Ce dernier rappelle que la COVID n’aide en rien à surmonter les difficultés auxquelles les gens de la région sont déjà confrontés. «La pauvreté et les souffrances augmentent chez nous. Le contexte social n’est pas très favorable à l’épanouissement humain ces temps-ci. C’était déjà difficile avant. La COVID n’est pas venue améliorer les choses. Ce n’est pas tant le virus, mais plus les mesures restrictives qui sont venues empirer la situation. Les gens ont de la difficulté à vivre avec ça», remarque le travailleur de rue.

Restructuration

Avec une moyenne de 600 interventions chaque année, l’organisme basé à Louiseville prouve qu’il a toujours sa raison d’être 26 ans après sa fondation. «Les besoins évoluent, mais le travail de rue aura toujours sa place. Ça s’adresse à tout le monde, peu importe l’âge et la classe sociale. C’est la beauté et l’une des forces du travail de rue. N’importe qui peut avoir recours à nos services. C’est facile de nous joindre et de nous parler», signale Patrice Duhaime.

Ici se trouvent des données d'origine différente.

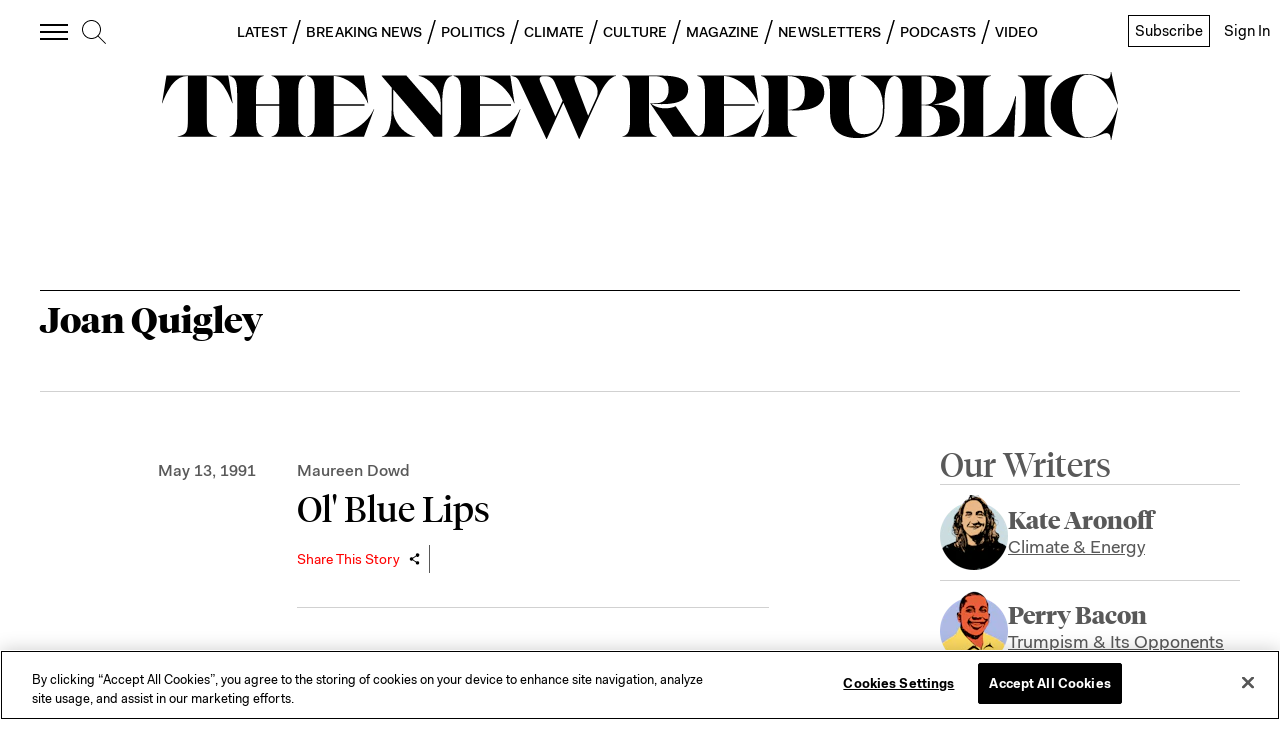

--- FILE ---
content_type: application/javascript
request_url: https://prism.app-us1.com/?a=612910576&u=https%3A%2F%2Fnewrepublic.com%2Ftags%2Fjoan-quigley
body_size: 125
content:
window.visitorGlobalObject=window.visitorGlobalObject||window.prismGlobalObject;window.visitorGlobalObject.setVisitorId('d5f578ba-7808-40b4-9b34-75ecb22dd07d', '612910576');window.visitorGlobalObject.setWhitelistedServices('tracking', '612910576');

Après plus de 30 ans de carrière en animation et intervention, Michel Purcell quittera vers la retraite le printemps prochain. Ce départ force l’organisme à revoir sa structure. Patrice Duhaime devrait reprendre la coordination de l’organisme de façon intérimaire jusqu’à l’embauche d’une nouvelle ressource. Le TrueC prévoit également faire l’ajout d’un travailleur de rue supplémentaire à son équipe-terrain au cours de la prochaine année. «C’est quelque chose de stimulant pour moi. Je prépare actuellement un plan pour la suite. On vise une cogestion et on souhaite mettre plus d’énergie sur le terrain», termine-t-il.